→ **Excerpt provided**:
#####
Mentoring programs require substantial investments to work well. Mentoring stands out among youth development programs and practices for the number and depth of evaluations that have been conducted, enough to yield two formal “metaanalyses,” or statistical syntheses of multiple evaluations. (The most recent is by DuBois, Portillo, Rhodes, Silverthorn, & Valentine, 2011.) These have demonstrated consistent positive effects across a wide range of youth development outcomes. The effect sizes are modest, as is true for nearly all program evaluations, but the range of impact is impressive. DuBois and his colleagues (2011, Figure 2) found positive effects on the following broad categories of outcomes: attitudinal/motivational; social/relational; psychological/emotional; conduct problems; academic/school; and physical health.
Mentoring programs exist because the young people who most need mentors are least likely to have them. One of the ways in which parents pass advantages on to their children is by means of their “social capital,” the personal connections that help them achieve their goals. Children whose parents are better educated and better paid are naturally introduced to other adults whose knowledge and social positions make them helpful advisors and advocates. Children whose parents lack those advantages themselves also have fewer opportunities to get to know adults who can help them in these ways.
Consider a 13-year old girl who thinks she might like to become an engineer. A father who is a lawyer probably knows some engineers from his college class, his professional life, church, his fitness club, or the neighborhood. And he can easily ask an engineer acquaintance to talk with his daughter about the work and the kind of education it takes. A girl of the same age growing up in a neighborhood where many people are unemployed and none are professionals may have no idea what an engineer is or does and, if she has, no access to one or to anyone else who can mentor her about a career path. This is precisely the kind of inequality that mentoring programs are designed to overcome.
#####
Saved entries
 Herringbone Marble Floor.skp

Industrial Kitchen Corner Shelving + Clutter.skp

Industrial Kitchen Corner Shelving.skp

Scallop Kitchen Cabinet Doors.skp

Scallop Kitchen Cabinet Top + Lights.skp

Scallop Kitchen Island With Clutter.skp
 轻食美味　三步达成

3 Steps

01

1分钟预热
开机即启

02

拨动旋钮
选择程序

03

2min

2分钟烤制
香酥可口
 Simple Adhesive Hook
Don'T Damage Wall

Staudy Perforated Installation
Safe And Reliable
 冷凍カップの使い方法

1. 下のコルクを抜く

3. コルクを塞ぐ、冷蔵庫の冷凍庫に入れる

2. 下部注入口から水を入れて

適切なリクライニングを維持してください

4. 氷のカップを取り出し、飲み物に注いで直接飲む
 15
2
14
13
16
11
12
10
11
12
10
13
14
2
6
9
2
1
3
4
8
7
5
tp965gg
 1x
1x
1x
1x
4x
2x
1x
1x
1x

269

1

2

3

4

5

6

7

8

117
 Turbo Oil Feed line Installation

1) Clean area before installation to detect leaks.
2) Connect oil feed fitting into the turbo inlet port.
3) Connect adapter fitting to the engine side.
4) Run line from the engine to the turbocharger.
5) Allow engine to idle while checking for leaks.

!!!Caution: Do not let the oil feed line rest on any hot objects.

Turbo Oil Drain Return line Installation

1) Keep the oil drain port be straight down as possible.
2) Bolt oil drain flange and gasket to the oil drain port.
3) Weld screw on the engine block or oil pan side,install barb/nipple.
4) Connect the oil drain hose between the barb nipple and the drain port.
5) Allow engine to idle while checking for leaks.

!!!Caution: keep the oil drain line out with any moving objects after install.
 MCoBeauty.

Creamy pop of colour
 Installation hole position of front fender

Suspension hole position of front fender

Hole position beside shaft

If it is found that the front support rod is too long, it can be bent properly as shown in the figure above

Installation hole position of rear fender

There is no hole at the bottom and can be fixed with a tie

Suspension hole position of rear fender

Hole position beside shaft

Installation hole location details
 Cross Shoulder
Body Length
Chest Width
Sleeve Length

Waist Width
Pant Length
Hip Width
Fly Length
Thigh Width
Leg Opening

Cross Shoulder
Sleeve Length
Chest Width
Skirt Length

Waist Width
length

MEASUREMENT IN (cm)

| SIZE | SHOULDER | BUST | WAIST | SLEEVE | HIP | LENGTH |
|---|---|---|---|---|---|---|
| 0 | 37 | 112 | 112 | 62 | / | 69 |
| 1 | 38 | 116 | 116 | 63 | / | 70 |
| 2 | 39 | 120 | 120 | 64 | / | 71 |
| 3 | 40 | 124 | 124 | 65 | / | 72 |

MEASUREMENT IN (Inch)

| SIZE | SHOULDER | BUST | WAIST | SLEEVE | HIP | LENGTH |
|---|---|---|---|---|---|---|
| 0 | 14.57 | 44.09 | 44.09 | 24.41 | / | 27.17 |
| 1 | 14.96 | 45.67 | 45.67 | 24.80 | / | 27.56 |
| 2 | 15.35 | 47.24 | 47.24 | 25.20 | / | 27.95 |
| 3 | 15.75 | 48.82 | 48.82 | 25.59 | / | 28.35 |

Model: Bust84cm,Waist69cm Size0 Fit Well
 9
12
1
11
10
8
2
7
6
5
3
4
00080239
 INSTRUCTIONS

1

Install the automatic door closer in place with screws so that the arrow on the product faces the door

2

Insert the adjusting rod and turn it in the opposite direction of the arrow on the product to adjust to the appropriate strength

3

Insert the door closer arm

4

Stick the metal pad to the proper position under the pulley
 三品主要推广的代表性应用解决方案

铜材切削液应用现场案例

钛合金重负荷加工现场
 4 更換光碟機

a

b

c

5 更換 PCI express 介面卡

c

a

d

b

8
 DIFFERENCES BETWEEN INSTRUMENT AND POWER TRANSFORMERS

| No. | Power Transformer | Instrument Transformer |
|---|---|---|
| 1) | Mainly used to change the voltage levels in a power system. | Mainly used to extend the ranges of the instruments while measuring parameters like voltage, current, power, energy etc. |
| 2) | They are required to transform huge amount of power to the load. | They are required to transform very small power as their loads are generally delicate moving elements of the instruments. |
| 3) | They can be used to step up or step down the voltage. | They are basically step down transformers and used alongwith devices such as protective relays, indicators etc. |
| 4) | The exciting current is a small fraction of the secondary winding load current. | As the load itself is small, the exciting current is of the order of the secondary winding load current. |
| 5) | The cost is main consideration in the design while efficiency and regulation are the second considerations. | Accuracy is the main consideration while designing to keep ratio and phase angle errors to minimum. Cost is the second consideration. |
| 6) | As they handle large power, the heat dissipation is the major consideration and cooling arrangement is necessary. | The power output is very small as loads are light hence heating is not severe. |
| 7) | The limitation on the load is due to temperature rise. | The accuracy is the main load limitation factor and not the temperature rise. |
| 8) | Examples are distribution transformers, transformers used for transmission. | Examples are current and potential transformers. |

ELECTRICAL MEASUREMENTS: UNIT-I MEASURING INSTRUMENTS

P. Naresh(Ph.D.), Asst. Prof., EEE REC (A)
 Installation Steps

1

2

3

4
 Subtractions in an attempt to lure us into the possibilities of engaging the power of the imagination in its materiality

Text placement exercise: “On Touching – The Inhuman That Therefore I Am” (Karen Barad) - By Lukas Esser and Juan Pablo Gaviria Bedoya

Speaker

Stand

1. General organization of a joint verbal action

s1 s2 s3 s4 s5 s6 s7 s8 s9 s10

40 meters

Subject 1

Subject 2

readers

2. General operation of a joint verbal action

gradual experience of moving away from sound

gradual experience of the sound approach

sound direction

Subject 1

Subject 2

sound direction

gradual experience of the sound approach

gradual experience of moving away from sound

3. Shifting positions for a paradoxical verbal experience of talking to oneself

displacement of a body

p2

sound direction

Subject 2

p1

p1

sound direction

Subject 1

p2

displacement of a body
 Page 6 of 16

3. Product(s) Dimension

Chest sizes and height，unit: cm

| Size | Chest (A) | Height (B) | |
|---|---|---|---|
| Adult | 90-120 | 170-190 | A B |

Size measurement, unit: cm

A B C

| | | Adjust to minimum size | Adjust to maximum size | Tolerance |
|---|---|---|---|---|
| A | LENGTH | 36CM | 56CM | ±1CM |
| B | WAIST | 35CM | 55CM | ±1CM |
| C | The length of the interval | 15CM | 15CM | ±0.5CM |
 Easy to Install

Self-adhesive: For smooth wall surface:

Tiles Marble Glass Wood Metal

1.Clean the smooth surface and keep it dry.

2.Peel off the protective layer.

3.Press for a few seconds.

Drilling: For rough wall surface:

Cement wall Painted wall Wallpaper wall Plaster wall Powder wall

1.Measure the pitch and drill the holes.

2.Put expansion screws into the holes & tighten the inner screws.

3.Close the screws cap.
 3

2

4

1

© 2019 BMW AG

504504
#####
→ **Instructions**:
1 - Decide whether each statement below agrees with the mentoring passage, answering yes or no and quoting the deciding words. (a) The effect sizes found in mentoring evaluations are large. (b) Mentoring programs exist because the young people who most need mentors are least likely to have them. (c) The most recent meta-analysis of mentoring evaluations is dated 2011.
2 - Rewrite the stretch of the mentoring passage from "Consider a 13-year" through "designed to overcome.", substituting "physician" for "lawyer".

→ **Outputs in order**:
1 -
(a) No: "The effect sizes are modest, as is true for nearly all program evaluations"
(b) Yes: "Mentoring programs exist because the young people who most need mentors are least likely to have them."
(c) Yes: "(The most recent is by DuBois, Portillo, Rhodes, Silverthorn, & Valentine, 2011.)"

2 -
Consider a 13-year old girl who thinks she might like to become an engineer. A father who is a physician probably knows some engineers from his college class, his professional life, church, his fitness club, or the neighborhood. And he can easily ask an engineer acquaintance to talk with his daughter about the work and the kind of education it takes. A girl of the same age growing up in a neighborhood where many people are unemployed and none are professionals may have no idea what an engineer is or does and, if she has, no access to one or to anyone else who can mentor her about a career path. This is precisely the kind of inequality that mentoring programs are designed to overcome.